§ **Text for analysis**:
It is not known what due diligence measures Europe’s banks have taken to investigate Azeri laundromat payments – or to vet, monitor and audit SGC funding disbursements. These have already been beset by charges of corruption, cartelism and mafia infiltration, many substantiated in courts of law.
According to Human Rights Watch, Azerbaijan is a highly repressive regime, where dissidents are routinely arrested, torture is rife, independent media are shut down and human rights monitors cannot operate freely.
Two years ago, the European Parliament called for the EU to suspend all funds to Azerbaijan over its human rights violations, which appear to also breach EIB standards. In March, the central Asian country withdrew from the extractive industries’ global watchdog in response to criticism of its poor record on civil society engagement.
“Given its shaky business case, unresolved human rights issues and legitimate climate concerns, I’m surprised the EBRD wants anything to do with the southern gas corridor,” said Jonathan Gaventa, the director of E3G.
Even the argument that it can diversify the EU’s gas supply away from Russia appears shaky. Russian giant Gazprom has said that it may use the pipeline to transport Russian gas to Europe, under the project’s non-discriminatory auctioning system, and according to reports in the Azeri press may already be planning on this.
Russia’s Lukoil has taken a 10% share in Azerbaijan’s Shah Deniz drilling consortium and the Italian oil firm Eni signed a memo of understanding with Gazprom in March to explore piping Russian gas to Europe through the corridor.
But for the EU, Azerbaijan is more than just a Caspian gas field. The former Soviet republic remains economically and culturally linked to Russia and the southern gas corridor offers the prospect of wedging what then-president Dmitry Medvedev called in 2011, “the closest friendship and trust links” between the two countries.
“The southern gas corridor is more than energy diversification and EU energy security for us,” the EU’s foreign policy chief Federica Mogherini, said last year. “It is also about enlarging and deepening political, economic and social ties with a number of partners in a wider region… Azerbaijan, Georgia, Turkey, Albania.”

§ **Recorded information**:
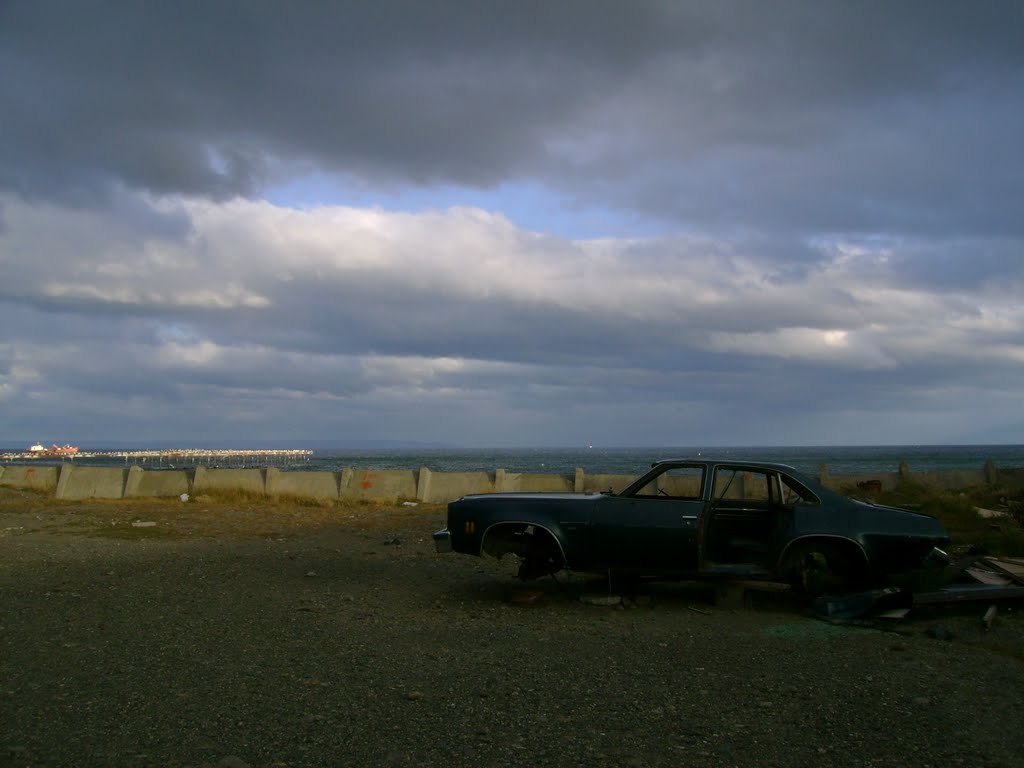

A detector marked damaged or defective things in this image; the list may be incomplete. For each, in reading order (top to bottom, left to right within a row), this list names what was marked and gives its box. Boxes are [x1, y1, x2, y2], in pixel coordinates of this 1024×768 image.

abandoned car [434, 460, 950, 593]
rusted car body [434, 460, 950, 593]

§ **Work instructions**:
a) In the article on the southern gas corridor, what share of Azerbaijan's Shah Deniz drilling consortium has Lukoil taken?
b) Please continue the article on the southern gas corridor after its final sentence, adding a paragraph or two.

§ **Answers by item**:
a) A 10% share.

b)
“We need an all-round strategic partnership between us,” Mogherini added, “and I am glad this is Azerbaijan’s vision, too.”
Asked whether the southern gas corridor was in America’s national security interests, a US state department official told Climate Home: “The US sees it as certainly in its interest that the national security interests of partners – and their stability, whether economic or political – be assured.”
“And if there is energy insecurity, we think that undermines security more broadly speaking,” the official added.
What is the Southern Gas Corridor?
BP calls it “arguably the global oil and gas industry’s most significant and ambitious undertaking yet”. It is a three part pipeline that, if completed, will carry gas from the Shah Deniz 2 oil field in Azerbaijan’s Caspian Sea through Georgia, Turkey, Greece, Albania into southern Italy.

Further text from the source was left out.